WillScot Mobile Mini’s free cash flow clocked in at $91.45 million in Q4, equivalent to a 16.2% margin. The company’s cash profitability regressed as it was 6.6 percentage points lower than in the same quarter last year, prompting us to pay closer attention. Short-term fluctuations typically aren’t a big deal because investment needs can be seasonal, but we’ll be watching to see if the trend extrapolates into future quarters.

10. Return on Invested Capital (ROIC)

EPS and free cash flow tell us whether a company was profitable while growing its revenue. But was it capital-efficient? Enter ROIC, a metric showing how much operating profit a company generates relative to the money it has raised (debt and equity).

WillScot Mobile Mini historically did a mediocre job investing in profitable growth initiatives. Its five-year average ROIC was 6.2%, somewhat low compared to the best industrials companies that consistently pump out 20%+.

WillScot Mobile Mini Trailing 12-Month Return On Invested Capital

We like to invest in businesses with high returns, but the trend in a company’s ROIC is what often surprises the market and moves the stock price. On average, WillScot Mobile Mini’s ROIC decreased by 3.9 percentage points annually each year over the last few years. Paired with its already low returns, these declines suggest its profitable growth opportunities are few and far between.

11. Balance Sheet Assessment

WillScot Mobile Mini reported $14.59 million of cash and $3.90 billion of debt on its balance sheet in the most recent quarter. As investors in high-quality companies, we primarily focus on two things: 1) that a company’s debt level isn’t too high and 2) that its interest payments are not excessively burdening the business.

WillScot Mobile Mini Net Debt Position

With $971 million of EBITDA over the last 12 months, we view WillScot Mobile Mini’s 4.0× net-debt-to-EBITDA ratio as safe. We also see its $120.3 million of annual interest expenses as appropriate. The company’s profits give it plenty of breathing room, allowing it to continue investing in growth initiatives.

12. Key Takeaways from WillScot Mobile Mini’s Q4 Results

We were impressed by how significantly WillScot Mobile Mini blew past analysts’ revenue expectations this quarter. On the other hand, its full-year EBITDA guidance missed and its EPS fell short of Wall Street’s estimates. Overall, this was a softer quarter. The stock traded down 3.8% to $21.29 immediately following the results.

13. Is Now The Time To Buy WillScot Mobile Mini?

Updated: February 19, 2026 at 10:02 PM EST

We think that the latest earnings result is only one piece of the bigger puzzle. If you’re deciding whether to own WillScot Mobile Mini, you should also grasp the company’s longer-term business quality and valuation.
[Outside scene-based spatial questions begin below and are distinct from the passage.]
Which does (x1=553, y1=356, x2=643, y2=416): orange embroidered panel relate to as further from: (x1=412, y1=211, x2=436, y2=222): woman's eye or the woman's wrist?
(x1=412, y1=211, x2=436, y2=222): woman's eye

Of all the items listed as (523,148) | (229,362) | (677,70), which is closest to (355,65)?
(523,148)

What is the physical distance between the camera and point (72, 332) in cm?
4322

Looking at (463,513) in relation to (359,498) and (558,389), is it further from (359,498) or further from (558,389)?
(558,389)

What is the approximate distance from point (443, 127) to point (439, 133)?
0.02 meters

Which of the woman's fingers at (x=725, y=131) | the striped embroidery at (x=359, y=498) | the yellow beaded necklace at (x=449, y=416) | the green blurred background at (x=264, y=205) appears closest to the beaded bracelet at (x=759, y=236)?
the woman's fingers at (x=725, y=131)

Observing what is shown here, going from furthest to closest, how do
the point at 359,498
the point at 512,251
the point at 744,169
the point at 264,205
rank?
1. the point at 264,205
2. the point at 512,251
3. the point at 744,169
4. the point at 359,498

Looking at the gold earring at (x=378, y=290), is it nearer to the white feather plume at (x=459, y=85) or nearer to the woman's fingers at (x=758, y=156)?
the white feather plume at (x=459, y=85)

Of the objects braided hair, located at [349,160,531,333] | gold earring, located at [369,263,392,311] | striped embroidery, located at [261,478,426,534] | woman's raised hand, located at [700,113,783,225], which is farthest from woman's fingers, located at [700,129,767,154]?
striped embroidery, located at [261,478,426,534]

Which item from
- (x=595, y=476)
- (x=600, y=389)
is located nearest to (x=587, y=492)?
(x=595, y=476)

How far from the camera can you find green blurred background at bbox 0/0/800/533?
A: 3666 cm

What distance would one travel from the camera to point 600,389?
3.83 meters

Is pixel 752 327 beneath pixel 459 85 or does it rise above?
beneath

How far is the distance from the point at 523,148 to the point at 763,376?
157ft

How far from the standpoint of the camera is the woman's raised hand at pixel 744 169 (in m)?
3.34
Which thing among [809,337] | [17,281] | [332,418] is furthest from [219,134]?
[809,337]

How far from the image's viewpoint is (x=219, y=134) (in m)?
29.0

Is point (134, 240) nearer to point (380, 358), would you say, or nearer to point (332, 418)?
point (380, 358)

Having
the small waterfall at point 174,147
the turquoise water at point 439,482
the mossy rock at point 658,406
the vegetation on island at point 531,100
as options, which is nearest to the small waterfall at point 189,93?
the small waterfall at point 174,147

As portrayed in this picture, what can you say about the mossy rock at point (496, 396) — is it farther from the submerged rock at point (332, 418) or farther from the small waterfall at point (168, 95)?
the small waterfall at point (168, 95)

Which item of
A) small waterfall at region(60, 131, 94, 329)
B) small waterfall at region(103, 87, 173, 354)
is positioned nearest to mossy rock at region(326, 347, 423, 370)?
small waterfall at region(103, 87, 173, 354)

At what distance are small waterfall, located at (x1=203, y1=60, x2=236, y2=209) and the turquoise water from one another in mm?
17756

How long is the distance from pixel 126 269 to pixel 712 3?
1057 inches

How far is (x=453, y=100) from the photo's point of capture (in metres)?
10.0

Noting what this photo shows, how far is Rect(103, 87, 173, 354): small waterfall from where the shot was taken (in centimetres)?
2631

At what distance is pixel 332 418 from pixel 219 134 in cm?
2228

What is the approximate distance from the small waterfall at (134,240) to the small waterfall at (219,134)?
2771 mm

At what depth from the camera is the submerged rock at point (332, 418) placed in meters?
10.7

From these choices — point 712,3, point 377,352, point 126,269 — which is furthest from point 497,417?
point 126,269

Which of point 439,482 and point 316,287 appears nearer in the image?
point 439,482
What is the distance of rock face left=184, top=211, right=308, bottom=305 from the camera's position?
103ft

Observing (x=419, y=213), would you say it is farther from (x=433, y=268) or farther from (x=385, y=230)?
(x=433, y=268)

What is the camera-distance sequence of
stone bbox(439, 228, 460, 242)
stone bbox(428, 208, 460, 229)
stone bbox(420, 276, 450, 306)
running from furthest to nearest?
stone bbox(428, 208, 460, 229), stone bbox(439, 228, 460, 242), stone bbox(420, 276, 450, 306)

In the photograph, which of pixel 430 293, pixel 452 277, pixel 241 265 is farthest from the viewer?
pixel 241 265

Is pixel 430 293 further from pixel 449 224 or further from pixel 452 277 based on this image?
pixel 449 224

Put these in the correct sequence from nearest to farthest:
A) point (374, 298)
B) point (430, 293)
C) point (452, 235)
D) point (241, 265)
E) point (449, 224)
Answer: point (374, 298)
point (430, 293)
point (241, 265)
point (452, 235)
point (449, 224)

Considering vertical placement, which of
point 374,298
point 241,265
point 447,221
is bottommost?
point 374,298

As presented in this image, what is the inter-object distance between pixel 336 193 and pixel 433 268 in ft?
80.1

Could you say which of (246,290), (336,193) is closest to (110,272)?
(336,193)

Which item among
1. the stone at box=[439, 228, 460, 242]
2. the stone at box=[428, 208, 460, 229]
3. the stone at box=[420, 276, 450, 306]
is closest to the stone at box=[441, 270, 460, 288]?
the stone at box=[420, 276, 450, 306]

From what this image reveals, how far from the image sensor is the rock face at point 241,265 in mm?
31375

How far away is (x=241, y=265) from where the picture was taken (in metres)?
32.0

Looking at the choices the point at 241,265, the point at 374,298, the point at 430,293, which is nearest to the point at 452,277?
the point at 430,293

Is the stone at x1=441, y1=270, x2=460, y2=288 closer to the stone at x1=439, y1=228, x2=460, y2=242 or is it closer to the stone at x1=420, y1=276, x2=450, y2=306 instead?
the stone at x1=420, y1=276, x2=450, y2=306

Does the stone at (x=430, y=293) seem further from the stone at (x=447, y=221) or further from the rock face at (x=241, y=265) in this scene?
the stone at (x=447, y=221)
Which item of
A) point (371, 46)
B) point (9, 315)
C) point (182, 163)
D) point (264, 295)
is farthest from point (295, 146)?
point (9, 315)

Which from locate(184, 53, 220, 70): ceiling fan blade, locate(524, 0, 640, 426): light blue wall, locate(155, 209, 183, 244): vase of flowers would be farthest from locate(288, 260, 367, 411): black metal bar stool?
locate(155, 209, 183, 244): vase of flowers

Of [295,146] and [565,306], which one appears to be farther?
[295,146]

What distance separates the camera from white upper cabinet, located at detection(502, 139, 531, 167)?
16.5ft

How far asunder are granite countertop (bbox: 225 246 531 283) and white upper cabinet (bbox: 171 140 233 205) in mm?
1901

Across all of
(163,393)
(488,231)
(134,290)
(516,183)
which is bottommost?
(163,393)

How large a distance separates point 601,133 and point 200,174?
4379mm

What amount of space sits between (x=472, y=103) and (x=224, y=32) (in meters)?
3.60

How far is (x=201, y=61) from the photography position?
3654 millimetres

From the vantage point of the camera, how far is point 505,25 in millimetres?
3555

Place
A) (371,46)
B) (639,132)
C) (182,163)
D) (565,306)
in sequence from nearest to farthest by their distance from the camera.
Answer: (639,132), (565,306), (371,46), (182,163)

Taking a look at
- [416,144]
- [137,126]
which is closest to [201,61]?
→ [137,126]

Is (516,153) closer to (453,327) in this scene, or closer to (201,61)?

We see the value of companies helping their customers, but in the case of WillScot Mobile Mini, we’re out. Although its revenue growth was impressive over the last five years, it’s expected to deteriorate over the next 12 months and its projected EPS for the next year is lacking. And while the company’s admirable gross margins indicate the mission-critical nature of its offerings, the downside is its declining EPS over the last five years makes it a less attractive asset to the public markets.

WillScot Mobile Mini’s P/E ratio based on the next 12 months is 20.7x. This valuation multiple is fair, but we don’t have much confidence in the company. There are better investments elsewhere.

Wall Street analysts have a consensus one-year price target of $24.60 on the company (compared to the current share price of $21.08).

Although the price target is bullish, readers should exercise caution because analysts tend to be overly optimistic. The firms they work for, often big banks, have relationships with companies that extend into fundraising, M&A advisory, and other rewarding business lines. As a result, they typically hesitate to say bad things for fear they will lose out. We at StockStory do not suffer from such conflicts of interest, so we’ll always tell it like it is.